The global demand for energy storage systems for portable consumer devices such as cell phone, laptop including electric vehicles is clearly on the rise. To date, lithium ion batteries are considered the flagship battery system due to its high volumetric/gravimetric energy and power densities. Current lithium ion batteries exhibit a power density of 100-260 Whkg^-1when layered spinel and olivine cathode material such as LiCoO₂, LiNiO₂, LiMnO₄, and LiFePO₄ are coupled with a graphite anode. With the recent demand for higher energy storage capacities for use in electric vehicles research has been focused on replacing graphite with Li metal as anode material owing to its high theoretical capacity of ~3800mAh/g. However, lithium anode suffers from growth of dendritic morphology and low columbic efficiency which leads to failure of the battery.

The dendrite formation is caused by the non-uniform current density at the surface of the solid electrolyte interphase (SEI) which results in a high-surface area lithium (HSAL). A solution to prevent the HSAL formation is using uniform low current density and by increasing the active surface area, the actual current density can be kept low during plating/deplating process. Li electroplating is a well-studied phenomenon. However, the effect of electrode surface features on the resultant electrocrystallization process of Li from nucleation and growth perspective is not yet defined and well understood.

In the present work, patterning of Li electrode surface was implemented and their effect on the the nucleation and growth process is studied.
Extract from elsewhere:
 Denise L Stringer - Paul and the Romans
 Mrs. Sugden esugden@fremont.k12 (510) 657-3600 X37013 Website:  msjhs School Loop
Various patterned Li electrodes (plain Li, Li-300, Li-2500) were assembled in CR2025 coin cell using commercial Li foil as counter electrode and tested at different areal current densities for plating and deplating. Fig 1a-c shows the evolution of voltage of plain Li foil, patterned Li-300 and Li-2500, respectively, on repeated plating and deplating at 0.5mA/cm². The voltage profile can be identified as two distinct regions of nucleation overpotential (E_N) and growth overpotential (E_G) in the electrocrystallization process of Li. Depending on the Li surface, a noticeable change in the nucleation and growth overpotential is observed. Plain Li surface shows a very high E_N (0.45V) as compared to the Li-300 (0.32V) indicating the formation of higher nucleation sites which results in HSAL. Li-300 and Li-2500 on the other hand, show rapid decrease in E_N on cycling with similar nucleation and growth potential (>10^th cycle) indicating growth of preexisting nucleation sites instead of creating fresh nucleation sites.

For full cell testing, electrodes were made from slurry consisting of 90% Lithium Manganese Oxide (LiMn₂O₄) with 5% Carbon (Super P) and 5% Polyvinylidene difluoride (PVDF) cast on aluminum current collector and assembled in a CR2025 coin cell with different patterned Li electrodes. Long term cycling and rate capability tests were conducted at different current rates and their performance evaluated in terms of stability, columbic efficiency and charge/discharge capacities. Subsequently, electrical impedance spectroscopy and SEM analysis were carried out to understand the evolution of Li plating morphology and variation of electrochemical performance with different surface patterns. Results of these studies will be presented and discussed.